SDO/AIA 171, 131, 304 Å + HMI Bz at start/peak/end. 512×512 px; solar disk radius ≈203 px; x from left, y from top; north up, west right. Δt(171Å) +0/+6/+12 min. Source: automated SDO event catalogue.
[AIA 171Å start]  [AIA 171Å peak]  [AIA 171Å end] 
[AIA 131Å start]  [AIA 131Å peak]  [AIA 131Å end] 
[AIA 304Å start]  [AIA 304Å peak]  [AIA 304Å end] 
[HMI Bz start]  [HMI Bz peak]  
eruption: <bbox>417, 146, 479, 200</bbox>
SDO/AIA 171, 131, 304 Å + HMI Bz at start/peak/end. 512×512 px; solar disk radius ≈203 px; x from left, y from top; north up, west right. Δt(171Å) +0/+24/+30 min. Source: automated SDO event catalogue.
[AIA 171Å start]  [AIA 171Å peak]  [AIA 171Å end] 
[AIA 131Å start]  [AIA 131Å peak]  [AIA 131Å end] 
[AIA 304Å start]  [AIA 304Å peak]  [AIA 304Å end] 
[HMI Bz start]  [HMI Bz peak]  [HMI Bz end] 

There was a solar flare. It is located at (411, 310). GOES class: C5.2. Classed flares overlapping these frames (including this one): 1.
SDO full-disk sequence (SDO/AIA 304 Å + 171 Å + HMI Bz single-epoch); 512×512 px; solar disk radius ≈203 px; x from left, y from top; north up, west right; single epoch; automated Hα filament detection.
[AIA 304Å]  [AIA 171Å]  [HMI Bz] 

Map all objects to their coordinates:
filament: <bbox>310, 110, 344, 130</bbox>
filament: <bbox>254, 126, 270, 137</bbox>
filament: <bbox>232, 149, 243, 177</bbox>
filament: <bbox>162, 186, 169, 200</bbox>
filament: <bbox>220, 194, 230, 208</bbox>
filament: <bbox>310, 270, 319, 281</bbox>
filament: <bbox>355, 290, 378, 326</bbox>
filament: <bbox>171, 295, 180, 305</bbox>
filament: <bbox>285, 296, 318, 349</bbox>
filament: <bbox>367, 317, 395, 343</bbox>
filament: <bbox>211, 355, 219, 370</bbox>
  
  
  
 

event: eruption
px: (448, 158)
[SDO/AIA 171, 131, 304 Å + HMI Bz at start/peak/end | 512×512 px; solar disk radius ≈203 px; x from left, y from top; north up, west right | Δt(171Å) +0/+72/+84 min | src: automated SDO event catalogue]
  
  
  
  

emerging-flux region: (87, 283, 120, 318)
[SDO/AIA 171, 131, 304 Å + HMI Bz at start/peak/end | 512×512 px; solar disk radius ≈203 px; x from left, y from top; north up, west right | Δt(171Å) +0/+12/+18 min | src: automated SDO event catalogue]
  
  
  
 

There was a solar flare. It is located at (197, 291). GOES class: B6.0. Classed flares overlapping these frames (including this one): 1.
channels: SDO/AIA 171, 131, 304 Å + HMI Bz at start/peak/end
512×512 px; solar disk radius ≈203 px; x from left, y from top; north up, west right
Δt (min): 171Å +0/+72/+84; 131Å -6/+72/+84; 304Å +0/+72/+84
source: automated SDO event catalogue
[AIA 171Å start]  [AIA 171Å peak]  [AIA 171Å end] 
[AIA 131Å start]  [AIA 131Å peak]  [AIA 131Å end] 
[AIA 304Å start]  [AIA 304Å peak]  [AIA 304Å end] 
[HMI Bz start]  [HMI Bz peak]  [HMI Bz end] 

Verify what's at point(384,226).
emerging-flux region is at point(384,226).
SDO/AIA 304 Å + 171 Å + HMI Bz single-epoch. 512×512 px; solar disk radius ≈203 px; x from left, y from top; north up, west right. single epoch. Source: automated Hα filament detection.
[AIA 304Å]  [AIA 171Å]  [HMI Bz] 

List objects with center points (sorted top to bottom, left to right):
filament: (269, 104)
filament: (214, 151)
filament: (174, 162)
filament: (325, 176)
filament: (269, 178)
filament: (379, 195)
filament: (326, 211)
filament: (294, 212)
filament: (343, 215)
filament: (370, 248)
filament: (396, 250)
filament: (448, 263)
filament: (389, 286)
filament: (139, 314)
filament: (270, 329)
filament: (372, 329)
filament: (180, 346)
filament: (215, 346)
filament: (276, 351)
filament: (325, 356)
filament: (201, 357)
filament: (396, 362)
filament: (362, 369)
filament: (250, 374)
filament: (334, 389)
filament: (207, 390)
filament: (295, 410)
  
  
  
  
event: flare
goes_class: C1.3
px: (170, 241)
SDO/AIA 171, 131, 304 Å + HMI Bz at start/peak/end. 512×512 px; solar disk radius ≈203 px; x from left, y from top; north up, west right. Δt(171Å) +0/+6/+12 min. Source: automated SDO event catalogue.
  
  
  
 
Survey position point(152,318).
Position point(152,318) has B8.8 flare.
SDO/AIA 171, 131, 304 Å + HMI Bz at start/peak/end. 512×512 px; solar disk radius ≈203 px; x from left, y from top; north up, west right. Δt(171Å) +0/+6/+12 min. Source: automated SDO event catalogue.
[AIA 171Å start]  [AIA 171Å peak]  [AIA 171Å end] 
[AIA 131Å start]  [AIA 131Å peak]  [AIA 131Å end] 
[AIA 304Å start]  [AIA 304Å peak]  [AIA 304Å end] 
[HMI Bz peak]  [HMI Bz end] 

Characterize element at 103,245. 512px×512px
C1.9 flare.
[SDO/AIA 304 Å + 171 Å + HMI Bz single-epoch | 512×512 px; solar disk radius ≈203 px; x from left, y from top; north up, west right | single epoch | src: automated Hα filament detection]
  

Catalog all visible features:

========

_YOUR TASK:_ Only a number is needed: how many lines of the material above contain "epoch"?

_EXPECTED ANSWER:_ 3